Spagna: una lettera dal carcere di Pedro Varela

Ecco alcuni estratti di una lettera del revisionista spagnolo Pedro Varela, in cella per revisionismo dal 12 dicembre 2010 (dovrebbe scontare 3 anni e 4 mesi); la lettera è redatta in un impeccabile inglese. Eccone la traduzione:

In prigione, 9 marzo 2011

(…)
Il mio nuovo compagno di cella è molto più tranquillo del precedente. Molto più importante: è un non fumatore e questo fa una grande differenza. Guarda la TV ma non sempre, così possiamo avere qualche ora di relax al giorno. In qualche modo, è un « buddista », così prega i suoi « mandala », e tutto ciò rende l’ambiente totalmente diverso.

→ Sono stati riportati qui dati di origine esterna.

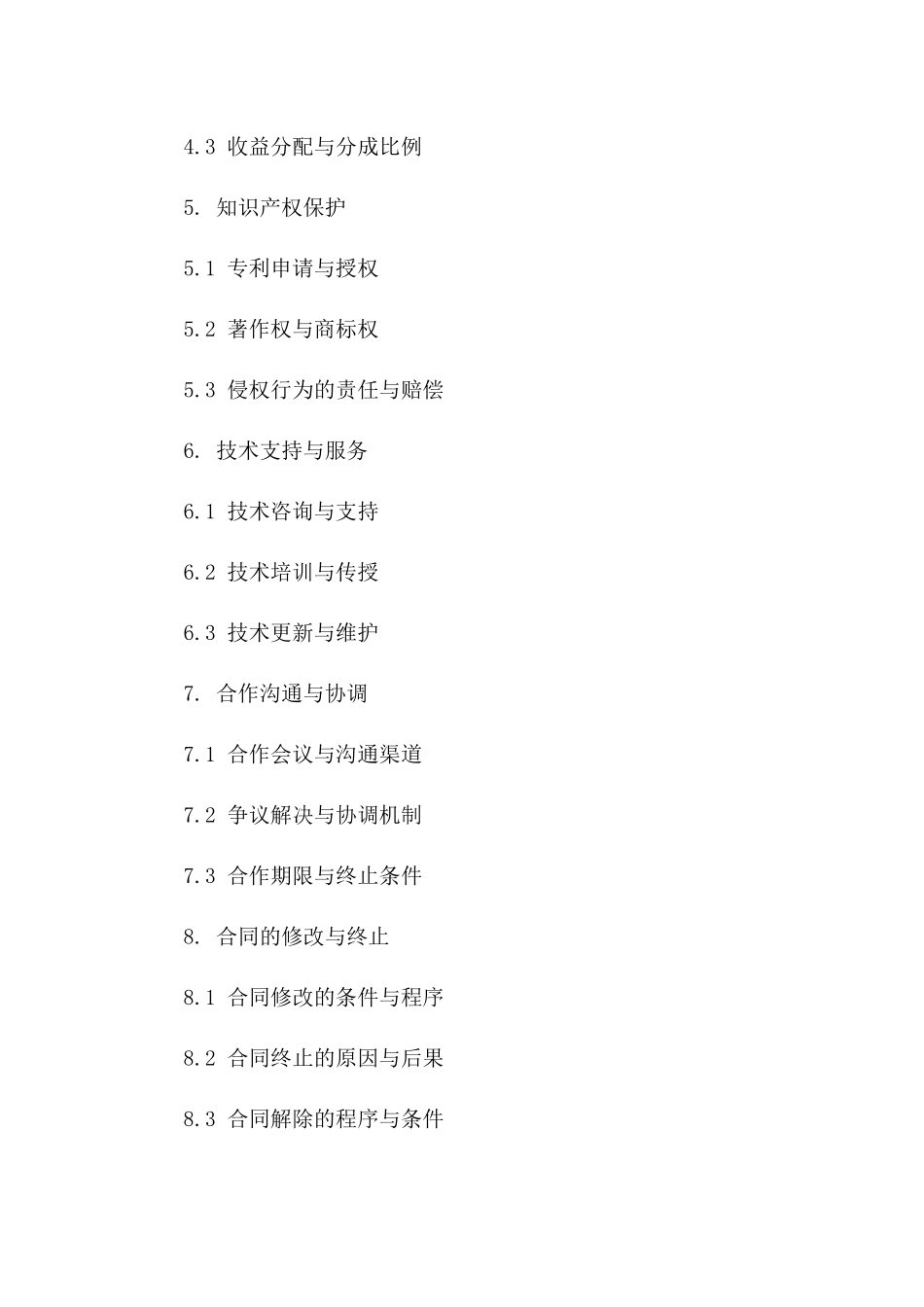 4.3 收益分配与分成比例

5. 知识产权保护

5.1 专利申请与授权

5.2 著作权与商标权

5.3 侵权行为的责任与赔偿

6. 技术支持与服务

6.1 技术咨询与支持

6.2 技术培训与传授

6.3 技术更新与维护

7. 合作沟通与协调

7.1 合作会议与沟通渠道

7.2 争议解决与协调机制

7.3 合作期限与终止条件

8. 合同的修改与终止

8.1 合同修改的条件与程序

8.2 合同终止的原因与后果

8.3 合同解除的程序与条件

Sul fronte legale, l’Audiencia Provincial ha appena respinto il nostro « ricorso » con ragioni molto poco professionali e truffaldine. Così, adesso per appellarci abbiamo soltanto la Corte Costituzionale di Madrid. È da ottobre che aspettiamo una risposta, solo per sapere se ammettono che la nostra istanza venga discussa oppure no. In caso di risposta affermativa, dovrei essere libero, poiché hanno sempre bisogno di anni: l’ultima volta ebbero bisogno di 8 anni per riconoscermi il diritto di discutere dell’« olocausto ».

Gli psicologi addetti alla « rieducazione » hanno deciso di non accordarmi il 3° grado, perché non ammetto il mio « crimine » e mi sento – così secondo i loro scritti – una « vittima » del Sistema. Abbiamo appena fatto un « recurso » su tutto ciò. Esso non cambierà la situazione poiché, come hanno ammesso, ma oralmente, « hanno avuto ordini dall’alto » (!?) di tenermi qui il più a lungo possibile.

Come vede, non mi permettono di avere una macchina da scrivere o un computer. Non vogliono che io qui lavori o studi e non ho nessuna possibilità di concentrarmi in una biblioteca o in cella. Vogliono solo che io stia tutto il tempo nel « patio » a gironzolare. Ecco cosa intendono per « trattamento psicologico ». Non dovremmo contare su nessun « beneficio penitenciario ».

D’altro canto, il Procuratore lavora di concerto con i « rabbini » di Barcellona – è ciò che hanno dichiarato nel dossier – per riflettere sui « corsi speciali » che dovrei seguire per essere trasformato ;-)! Se non voglio prendervi parte, dicono, starò in prigione fino all’ultimo giorno. Allora, chi comanda nel nostro sistema giudiziario?

Mi sono proposto agli psicologi della prigione di aiutare le suore di Madre Teresa di Calcutta. Le conosco da quando stavo all’università, nel caso ritengano debba pagare con qualche lavoro di utilità sociale! Sempre meglio che entrare in un « master » intensivo di olocausto talmudico.

Cerco di leggere, quando ne ho la possibilità e gli altri carcerati mi lasciano solo, il che non accade mai.

L’aspetto più duro è stare lontano dalla mia piccola figlia, poiché non voglio che entri nell’ambiente della prigione, e si dovrebbero sobbarcare un lungo viaggio dalla Danimarca solo per una breve visita.

Continuiamo a portare avanti il nostro lavoro di pubblicazioni e di conferenze, grazie al gruppo di giovani che stanno fuori. E questo è esattamente quello che loro non vogliono che facciamo. Così, mi faranno « pagare » per questo.

Se guardiamo ai nostri combattenti revisionisti, Germar, Vincent, Sylvia, Gerd e così via, la mia sorte non è cattiva come la loro e non altrettanto lunga e dura. Come sono solito dire, la prigione è come un « postmaster » che deve essere fatto.